[データセットの行]
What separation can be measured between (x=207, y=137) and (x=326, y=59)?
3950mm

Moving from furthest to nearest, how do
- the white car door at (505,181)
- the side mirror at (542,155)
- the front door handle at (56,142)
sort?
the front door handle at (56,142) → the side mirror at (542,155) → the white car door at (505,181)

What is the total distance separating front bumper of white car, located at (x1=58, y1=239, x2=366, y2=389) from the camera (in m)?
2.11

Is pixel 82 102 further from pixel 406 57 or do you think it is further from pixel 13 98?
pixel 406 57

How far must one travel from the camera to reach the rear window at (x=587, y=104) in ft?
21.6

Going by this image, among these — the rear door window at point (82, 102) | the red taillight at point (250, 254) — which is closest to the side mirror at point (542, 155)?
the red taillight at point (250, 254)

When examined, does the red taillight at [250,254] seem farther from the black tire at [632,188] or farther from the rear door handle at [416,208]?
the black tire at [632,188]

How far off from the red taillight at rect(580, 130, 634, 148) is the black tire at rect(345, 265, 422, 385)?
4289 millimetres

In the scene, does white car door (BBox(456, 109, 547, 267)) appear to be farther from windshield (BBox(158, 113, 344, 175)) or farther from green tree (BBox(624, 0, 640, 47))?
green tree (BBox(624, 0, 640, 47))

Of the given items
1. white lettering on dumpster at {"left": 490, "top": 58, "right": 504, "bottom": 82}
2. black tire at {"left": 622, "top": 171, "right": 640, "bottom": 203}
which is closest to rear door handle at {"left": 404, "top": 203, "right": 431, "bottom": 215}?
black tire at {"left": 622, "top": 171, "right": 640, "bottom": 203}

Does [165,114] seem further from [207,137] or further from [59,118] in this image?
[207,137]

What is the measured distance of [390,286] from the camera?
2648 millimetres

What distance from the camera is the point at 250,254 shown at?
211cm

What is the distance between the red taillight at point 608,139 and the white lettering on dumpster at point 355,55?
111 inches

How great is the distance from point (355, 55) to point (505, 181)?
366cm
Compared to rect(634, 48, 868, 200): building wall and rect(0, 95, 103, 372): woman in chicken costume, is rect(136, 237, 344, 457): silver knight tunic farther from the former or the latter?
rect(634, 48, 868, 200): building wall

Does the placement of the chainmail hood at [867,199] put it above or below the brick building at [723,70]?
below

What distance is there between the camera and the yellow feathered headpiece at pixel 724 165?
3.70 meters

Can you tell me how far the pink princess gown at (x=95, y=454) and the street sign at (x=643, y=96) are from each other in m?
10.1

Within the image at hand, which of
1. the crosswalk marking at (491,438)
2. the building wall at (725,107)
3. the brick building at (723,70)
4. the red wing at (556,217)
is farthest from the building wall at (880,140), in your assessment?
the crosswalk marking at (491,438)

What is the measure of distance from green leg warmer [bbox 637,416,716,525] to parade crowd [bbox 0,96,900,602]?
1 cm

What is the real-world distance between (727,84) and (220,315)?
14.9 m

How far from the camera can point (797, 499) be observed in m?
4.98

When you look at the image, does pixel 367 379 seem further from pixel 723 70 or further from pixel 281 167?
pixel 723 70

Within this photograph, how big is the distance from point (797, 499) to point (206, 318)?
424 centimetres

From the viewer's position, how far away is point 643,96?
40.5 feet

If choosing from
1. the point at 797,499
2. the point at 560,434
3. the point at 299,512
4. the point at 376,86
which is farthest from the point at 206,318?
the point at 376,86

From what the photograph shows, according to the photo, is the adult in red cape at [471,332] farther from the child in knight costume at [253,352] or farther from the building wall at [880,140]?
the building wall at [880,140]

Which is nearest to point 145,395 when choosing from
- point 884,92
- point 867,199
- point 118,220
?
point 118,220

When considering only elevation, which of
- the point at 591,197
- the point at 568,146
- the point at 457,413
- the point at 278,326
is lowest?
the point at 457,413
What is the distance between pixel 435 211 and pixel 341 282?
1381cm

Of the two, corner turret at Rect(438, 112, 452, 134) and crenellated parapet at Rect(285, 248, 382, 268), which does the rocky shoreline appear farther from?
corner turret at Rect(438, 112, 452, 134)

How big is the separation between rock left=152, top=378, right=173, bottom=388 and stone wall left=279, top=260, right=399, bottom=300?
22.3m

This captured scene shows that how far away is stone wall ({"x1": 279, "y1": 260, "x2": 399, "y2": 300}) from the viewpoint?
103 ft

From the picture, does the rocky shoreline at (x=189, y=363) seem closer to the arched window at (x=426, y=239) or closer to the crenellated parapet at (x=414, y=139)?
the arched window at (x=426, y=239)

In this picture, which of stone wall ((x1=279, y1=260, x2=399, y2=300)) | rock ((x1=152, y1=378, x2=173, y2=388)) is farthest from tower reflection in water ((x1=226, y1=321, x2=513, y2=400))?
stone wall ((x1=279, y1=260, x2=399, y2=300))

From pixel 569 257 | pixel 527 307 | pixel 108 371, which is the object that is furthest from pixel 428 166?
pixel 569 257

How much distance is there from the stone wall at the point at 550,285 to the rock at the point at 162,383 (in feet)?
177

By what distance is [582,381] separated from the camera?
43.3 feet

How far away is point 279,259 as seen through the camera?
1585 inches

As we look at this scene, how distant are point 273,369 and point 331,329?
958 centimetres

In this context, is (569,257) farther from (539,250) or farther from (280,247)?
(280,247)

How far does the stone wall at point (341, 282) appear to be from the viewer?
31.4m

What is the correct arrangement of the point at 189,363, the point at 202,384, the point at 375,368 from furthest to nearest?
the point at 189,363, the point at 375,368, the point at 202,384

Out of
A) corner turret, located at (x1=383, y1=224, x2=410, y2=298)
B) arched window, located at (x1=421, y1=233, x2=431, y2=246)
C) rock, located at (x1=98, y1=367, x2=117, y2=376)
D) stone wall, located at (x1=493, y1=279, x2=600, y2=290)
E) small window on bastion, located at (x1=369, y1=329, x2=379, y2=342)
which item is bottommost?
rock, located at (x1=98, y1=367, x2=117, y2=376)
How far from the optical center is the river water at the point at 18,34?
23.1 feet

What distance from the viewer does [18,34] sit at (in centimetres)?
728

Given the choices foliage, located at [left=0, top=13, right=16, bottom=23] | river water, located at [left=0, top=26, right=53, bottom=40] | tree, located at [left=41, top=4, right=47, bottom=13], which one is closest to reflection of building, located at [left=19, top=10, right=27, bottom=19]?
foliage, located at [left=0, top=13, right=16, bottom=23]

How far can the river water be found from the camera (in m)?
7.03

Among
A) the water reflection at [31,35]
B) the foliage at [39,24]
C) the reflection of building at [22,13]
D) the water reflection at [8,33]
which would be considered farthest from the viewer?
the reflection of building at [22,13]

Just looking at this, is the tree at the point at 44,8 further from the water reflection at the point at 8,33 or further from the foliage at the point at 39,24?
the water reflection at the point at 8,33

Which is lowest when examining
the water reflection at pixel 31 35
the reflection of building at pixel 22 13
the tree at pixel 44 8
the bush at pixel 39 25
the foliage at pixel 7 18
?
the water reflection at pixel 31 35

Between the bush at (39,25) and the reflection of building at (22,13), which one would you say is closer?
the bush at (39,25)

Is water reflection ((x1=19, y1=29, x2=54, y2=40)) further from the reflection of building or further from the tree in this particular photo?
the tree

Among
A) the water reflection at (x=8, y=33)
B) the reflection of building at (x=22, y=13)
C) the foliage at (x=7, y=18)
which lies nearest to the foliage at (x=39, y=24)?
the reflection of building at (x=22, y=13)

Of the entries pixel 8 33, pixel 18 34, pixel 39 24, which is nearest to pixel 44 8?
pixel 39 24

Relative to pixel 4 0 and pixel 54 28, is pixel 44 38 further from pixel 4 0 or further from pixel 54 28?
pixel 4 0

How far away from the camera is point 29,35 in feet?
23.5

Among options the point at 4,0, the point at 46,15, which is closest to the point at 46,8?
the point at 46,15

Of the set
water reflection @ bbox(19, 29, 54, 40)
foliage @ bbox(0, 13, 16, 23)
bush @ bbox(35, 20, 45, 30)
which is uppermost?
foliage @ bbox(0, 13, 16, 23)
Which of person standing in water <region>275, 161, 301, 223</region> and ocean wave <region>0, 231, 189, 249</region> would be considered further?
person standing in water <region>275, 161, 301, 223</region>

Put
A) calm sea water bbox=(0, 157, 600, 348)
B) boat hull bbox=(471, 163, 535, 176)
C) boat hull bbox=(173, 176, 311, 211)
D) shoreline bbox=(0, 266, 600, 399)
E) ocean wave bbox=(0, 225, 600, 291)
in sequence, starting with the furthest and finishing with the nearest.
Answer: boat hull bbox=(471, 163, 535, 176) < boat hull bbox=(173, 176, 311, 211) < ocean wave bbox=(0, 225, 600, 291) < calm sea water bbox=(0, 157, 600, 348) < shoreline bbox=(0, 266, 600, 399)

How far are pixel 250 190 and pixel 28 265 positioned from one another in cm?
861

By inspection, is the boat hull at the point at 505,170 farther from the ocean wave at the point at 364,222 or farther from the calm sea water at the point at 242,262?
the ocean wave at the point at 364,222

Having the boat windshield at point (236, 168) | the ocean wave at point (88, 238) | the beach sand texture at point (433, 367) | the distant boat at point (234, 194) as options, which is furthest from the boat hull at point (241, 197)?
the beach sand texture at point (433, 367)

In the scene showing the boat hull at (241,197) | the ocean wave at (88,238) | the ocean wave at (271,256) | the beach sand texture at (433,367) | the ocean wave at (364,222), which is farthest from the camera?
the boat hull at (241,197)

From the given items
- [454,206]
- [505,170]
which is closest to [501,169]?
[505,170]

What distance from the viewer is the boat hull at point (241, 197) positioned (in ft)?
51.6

要件
レコードの先頭行から「4289 millimetres」を含む行までを、両端の行も含めて一切改変せずに出力せよ。

実行結果
What separation can be measured between (x=207, y=137) and (x=326, y=59)?
3950mm

Moving from furthest to nearest, how do
- the white car door at (505,181)
- the side mirror at (542,155)
- the front door handle at (56,142)
sort?
the front door handle at (56,142) → the side mirror at (542,155) → the white car door at (505,181)

What is the total distance separating front bumper of white car, located at (x1=58, y1=239, x2=366, y2=389) from the camera (in m)?
2.11

Is pixel 82 102 further from pixel 406 57 or do you think it is further from pixel 13 98?
pixel 406 57

How far must one travel from the camera to reach the rear window at (x=587, y=104) in ft?
21.6

Going by this image, among these — the rear door window at point (82, 102) | the red taillight at point (250, 254) — which is closest to the side mirror at point (542, 155)?
the red taillight at point (250, 254)

When examined, does the red taillight at [250,254] seem farther from the black tire at [632,188] or farther from the rear door handle at [416,208]?
the black tire at [632,188]

How far off from the red taillight at rect(580, 130, 634, 148) is the black tire at rect(345, 265, 422, 385)?
4289 millimetres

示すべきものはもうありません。